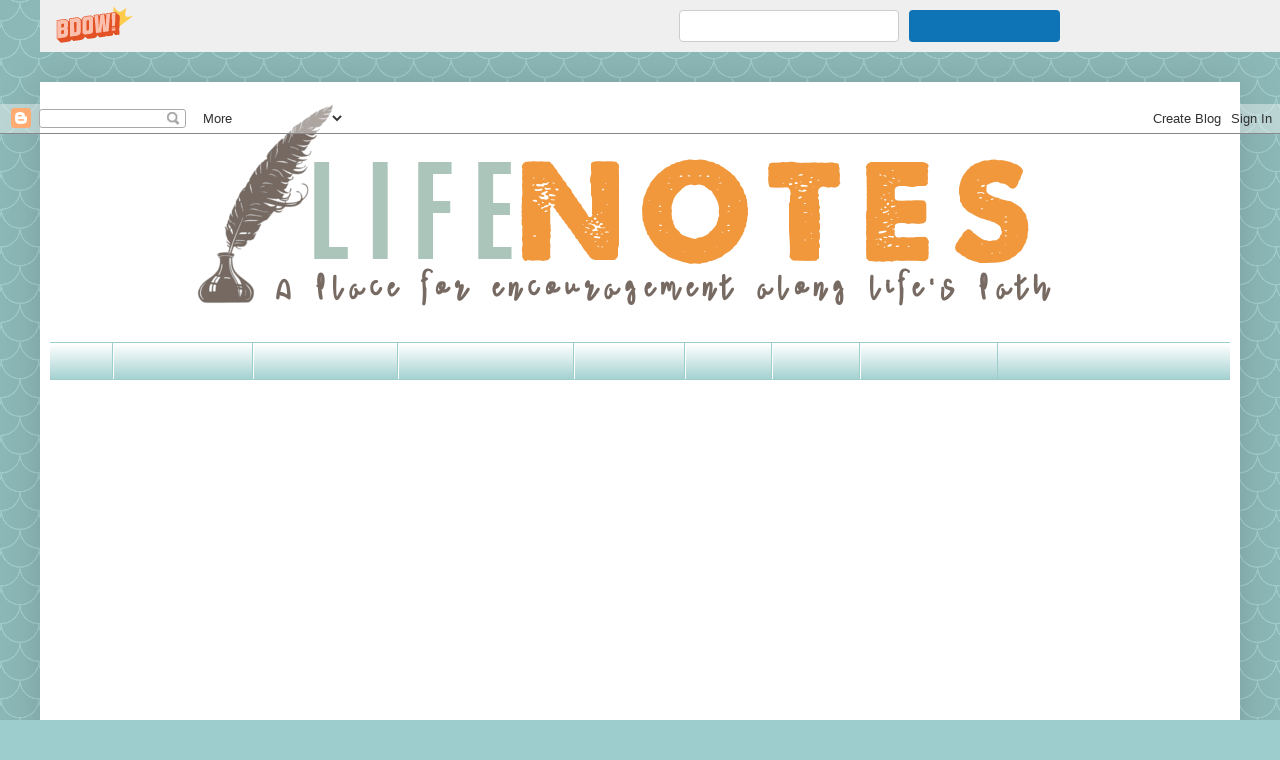

--- FILE ---
content_type: text/html; charset=utf-8
request_url: https://www.google.com/recaptcha/api2/aframe
body_size: 267
content:
<!DOCTYPE HTML><html><head><meta http-equiv="content-type" content="text/html; charset=UTF-8"></head><body><script nonce="bTol_Uz3odXuraU1kZ9-wQ">/** Anti-fraud and anti-abuse applications only. See google.com/recaptcha */ try{var clients={'sodar':'https://pagead2.googlesyndication.com/pagead/sodar?'};window.addEventListener("message",function(a){try{if(a.source===window.parent){var b=JSON.parse(a.data);var c=clients[b['id']];if(c){var d=document.createElement('img');d.src=c+b['params']+'&rc='+(localStorage.getItem("rc::a")?sessionStorage.getItem("rc::b"):"");window.document.body.appendChild(d);sessionStorage.setItem("rc::e",parseInt(sessionStorage.getItem("rc::e")||0)+1);localStorage.setItem("rc::h",'1769405353173');}}}catch(b){}});window.parent.postMessage("_grecaptcha_ready", "*");}catch(b){}</script></body></html>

### Exercise description
A faithful, word-for-word version of the records above is needed, with no images in it.

### Task response
--- FILE ---
content_type: text/html; charset=utf-8
request_url: https://www.google.com/recaptcha/api2/aframe
body_size: 267
content:
<!DOCTYPE HTML><html><head><meta http-equiv="content-type" content="text/html; charset=UTF-8"></head><body><script nonce="bTol_Uz3odXuraU1kZ9-wQ">/** Anti-fraud and anti-abuse applications only. See google.com/recaptcha */ try{var clients={'sodar':'https://pagead2.googlesyndication.com/pagead/sodar?'};window.addEventListener("message",function(a){try{if(a.source===window.parent){var b=JSON.parse(a.data);var c=clients[b['id']];if(c){var d=document.createElement('img');d.src=c+b['params']+'&rc='+(localStorage.getItem("rc::a")?sessionStorage.getItem("rc::b"):"");window.document.body.appendChild(d);sessionStorage.setItem("rc::e",parseInt(sessionStorage.getItem("rc::e")||0)+1);localStorage.setItem("rc::h",'1769405353173');}}}catch(b){}});window.parent.postMessage("_grecaptcha_ready", "*");}catch(b){}</script></body></html>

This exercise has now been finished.